There's a great scene in Roegs The Man Who Fell to Earth where Bowie's alien Thomas Jerome Newton is taken to a church by his girlfriend Mary Lou. The pastor acknowledging Newton's presence in the congregation, as an English guest, has handed out hymn sheets of Jerusalem so the congregation can sing along to the 'old English Hymn'. Newton being an alien can't sing, so we are treated to the humorous vision of Thin White Duke era Bowie mumbling and struggling to sing. This is of course around the time Bowie allegedly gave a nazi salute from the back of an open top Mercedes. It's always struck me as such a simplistic accusation, especially given that it appears obvious to me that Bowie surely modelled The Thin White Duke on the former King Edward 7th, who was too much of an embarassment and far too much of an an enthusiastic Nazi Sympathiser that he was arguably forced abdicate over a supposed matrimonial misdemeanour and was demoted to being The Duke of Windsor.

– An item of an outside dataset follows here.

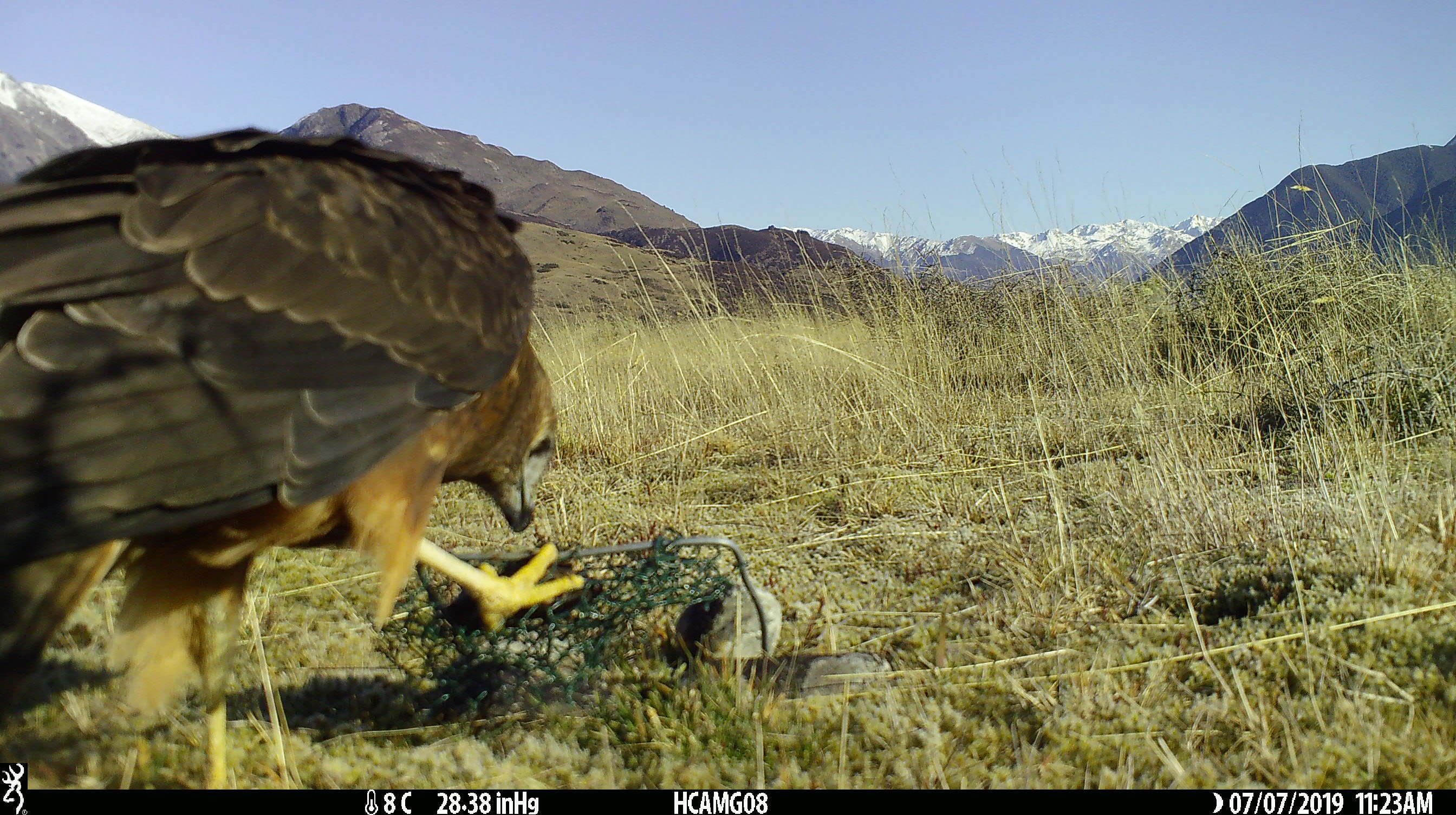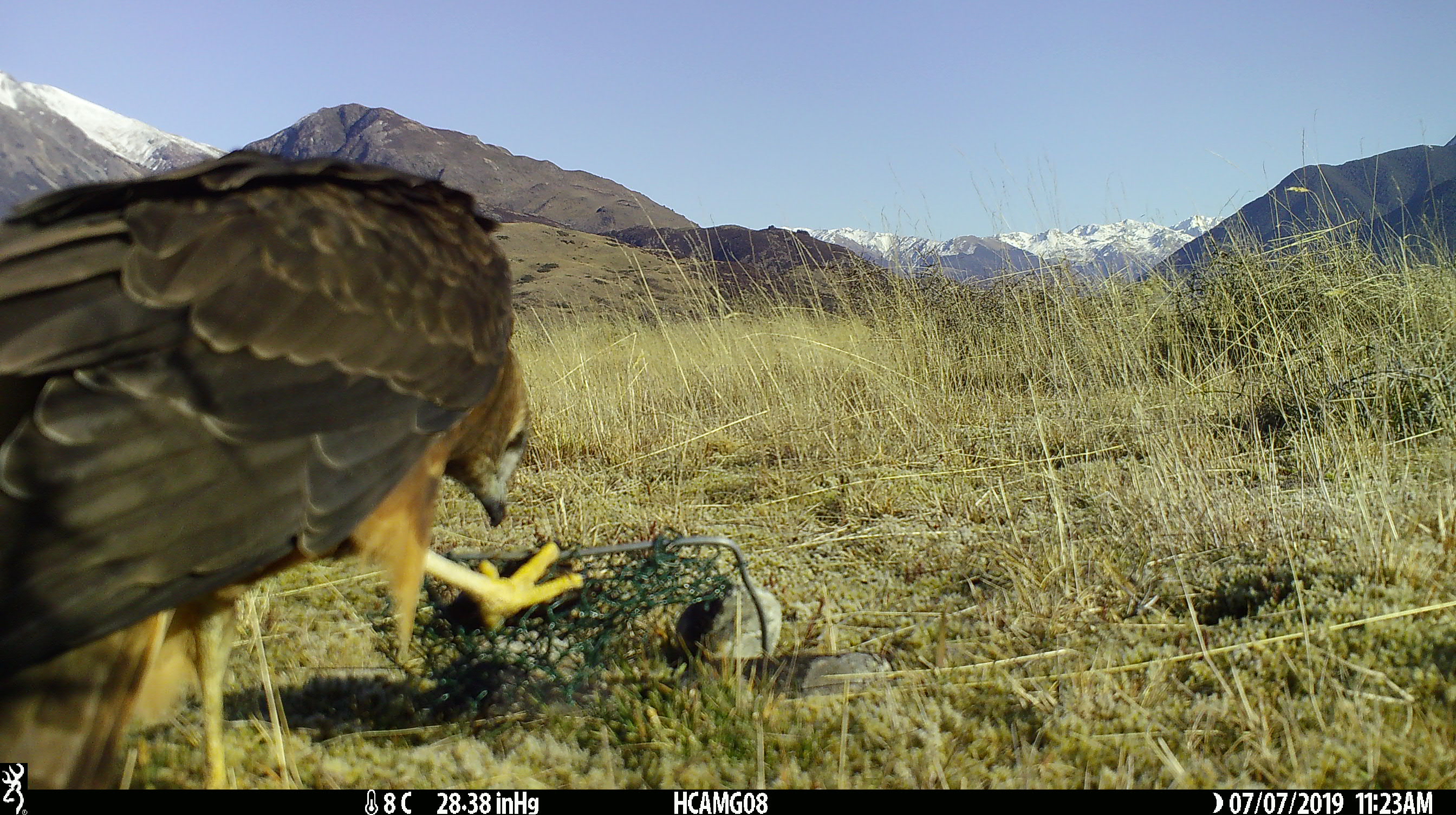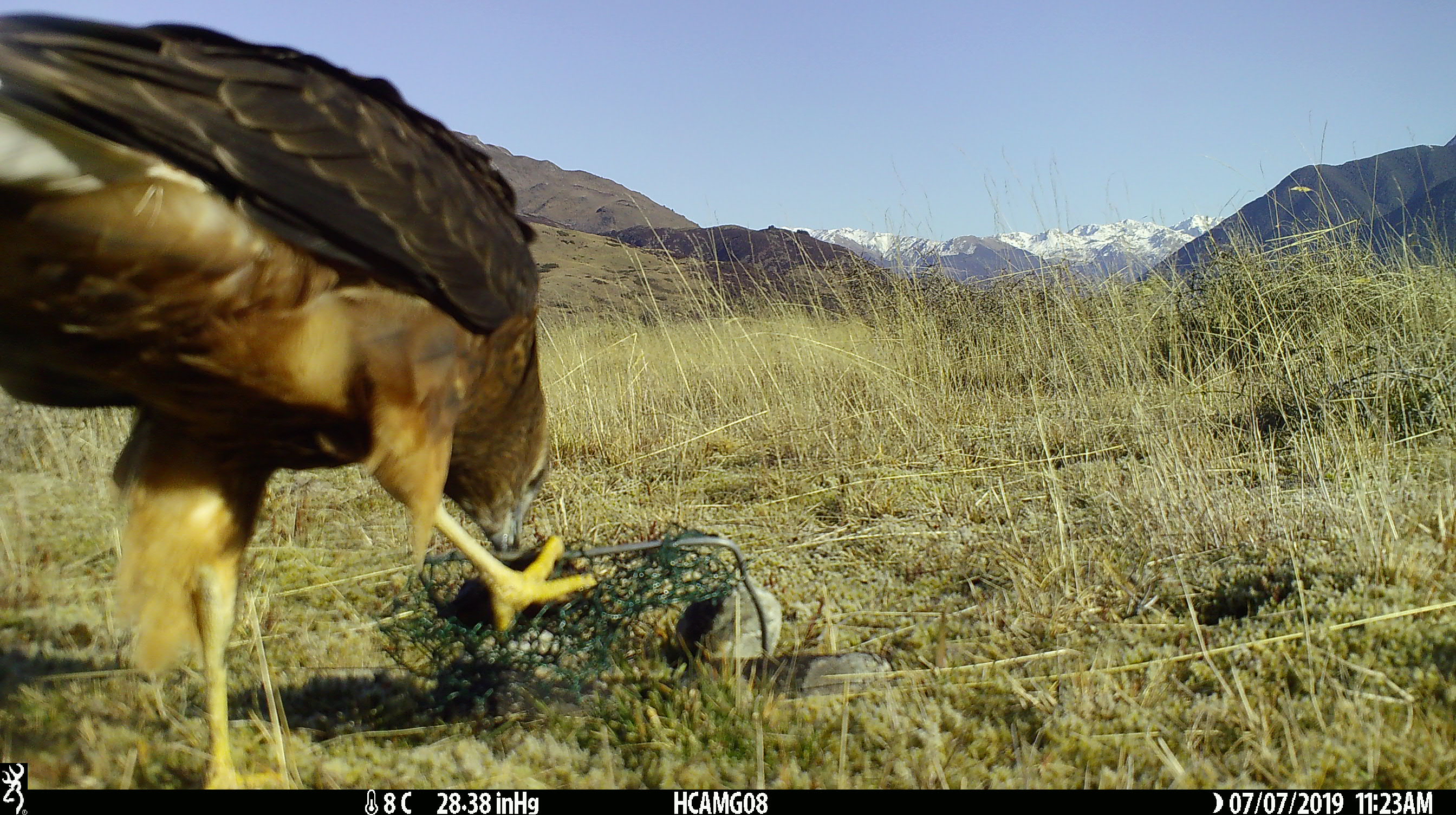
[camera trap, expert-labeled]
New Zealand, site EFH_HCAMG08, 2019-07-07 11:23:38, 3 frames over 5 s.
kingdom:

Clearly Bowie had more than a passing interest in fascism and fascist leaders, and it seems to me more likely that he was interested in exploring the subject and it's parallels within the rock music industry than actually advocating Right Wing politics, yet no one at the time seemed to notice, or bother to notice. Neither did/do they notice that the famous lightning flash painted across Aladdin Sane's visage some three years earlier is essentially the same lightening flash that was the symbol of Oswald Mosely's British Union of Fascists / Black Shirts. I have long suspected that Bowie was using the imagery in an ironic way. Afterall Ziggy was clearly an ironic swipe at the inherent fascism lurking just under the surface of the idea of the rock star and of course Irony and sarcasm are very English traits.

Bowie wasn't the only one in the rock music field skirting around the imagery of fascism, a year before his old Mercury label mate Peter Hammill and his band Van der Graaf Generator had a gatefold image from the 1972 album Pawn Hearts that depicted the band dressed in matching 'uniforms' of blackshirts and white ties giving what is usually taken to be the nazi salute although to my art historical eyes the image owes more than a nod to the painting The Oath of The Horatii by Jaques Louis David. Given that Hammill wrote lyrics for this album like "there's other ways than screaming in the mob, that make us merely cogs of hatred" I don't think for one moment he was suggesting fascism was anything other than an obscenity. And I don't think Bowie did either.